As Paul Raff pointed out, you did get mix up between bracelet and necklace so in my answer I will include the answer for both of them.


Where did you get it wrong?

It seems to me that you are counting number of ways to colour a bracelet rather than a necklace so I checked your calculation with respect to colouring a bracelet. I would say that the main problem in your counting is that even for each case of the base, you cannot always guarantee to get the final result for that case by multiplying as you did. For example, in the case of $A^2B^2C^2$, we consider two following iterations:

enter image description here

The one on the left gives $\frac{6\cdot5\cdot 4}{3!}=\frac{120}{6}$ ways to choose three colours $A,B,C$, which is what you gave in your table. However, the one on the right gives $\frac{6 \cdot 5 \cdot 4}{2}=\frac{120}{2}$ ways to choose three colours $A,B,C$.

Necklace colouring

You can use Burnside lemma where you can count the number of ways to colour the object by looking at its group of symmetry $G$. For the necklace, the group $G$ can be:

  • Two colourings of the necklace are considered the same if from one colouring, we can rotate the necklace to get to the other colouring. There are $5$ possible rotations at angles $60^{\circ}\cdot i \; (i=1,2,3,4,5)$ (not including the do-nothing rotation). Hence, these five rotations are from the mentioned set $G$.
  • The "do nothing" action, i.e. we do nothing to the necklace. This is also in $G$.

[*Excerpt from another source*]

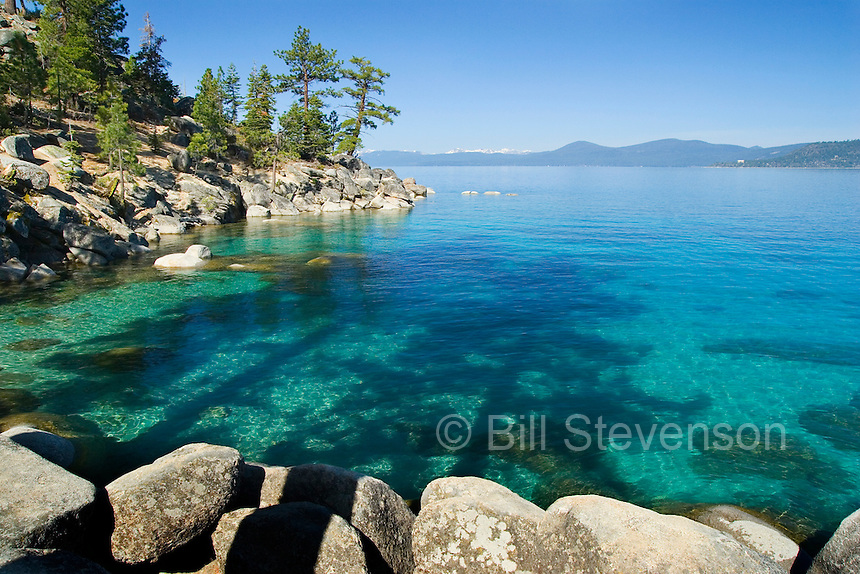 An image of the shoreline of Lake Tahoe and its beautiful blue green water.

Let $X$ be the set of all possible colouring for the necklace at a fixed orientation. This follows $|X|=6^6$ as there are $6$ possible colours for each bead.

Now, in Burnside lemma, we essentially want to count number of colourings from $X$ that remains unchanged under actions from $G$. In particular:

  • How many colourings in $X$ for the necklace so that it is still the same colouring after we apply $60^{\circ}$ rotation to the necklace? This only happens when all the beads have the same colour. Hence, there are $6$ possible colourings in this case.
  • The same question can be asked for $120^{\circ}$ rotation: This happens when three of the beads (each is one bead away from the other) have the same colour and the remaining three beads have the same colour. There are $6$ possible colours for the first three beads and there are $6$ other possible colours for remaining $6$ beads. This gives us $6^2$ possible colourings.

  • Similarly, with $180^{\circ}$ rotation, a colouring is fixed under this rotation when any pair of opposite beads have the same colour. There are $6$ ways to colour each pair of opposite beads so there are $6^3$ possible colourings.

  • With $240^{\circ}$ rotation, it's the same as $120^{\circ}$ so we have $6^2$ possible colourings. With $300^{\circ}$, it's the same as $60^{\circ}$ so we have $6$ possible colourings.

  • With the "do nothing" action then every colouring remains unchanged after this action so there are $6^6$ possible colourings.

The Burnside lemma says that you can add all these numbers up and divide by number of elements of $G$ (which is $6$) to obtain all possible colourings. Hence, the answer for colouring a necklace is $$\frac{6^6 \cdot 1 +6 \cdot 2+ 6^2 \cdot 2+6^3 \cdot 1}{6}=7826.$$

Bracelet colouring

The difference between bracelets and necklaces is in the group of symmetry $G$. In particular, for bracelets, $G$ has some extra elements: Two colourings of the bracelet are considered same if from one colouring, we can reflect the bracelet through a line to obtain the other colouring. There are two types of lines:

  • A line connecting two opposite beads (see diagram on the right). There are $3$ pairs of opposite beads so there are three reflections through these types of lines. These actions are in $G$.
  • A line dividing the $6$ beads in equal parts (diagram on the left). There are $3$ such lines corresponding to three extra reflections in $G$.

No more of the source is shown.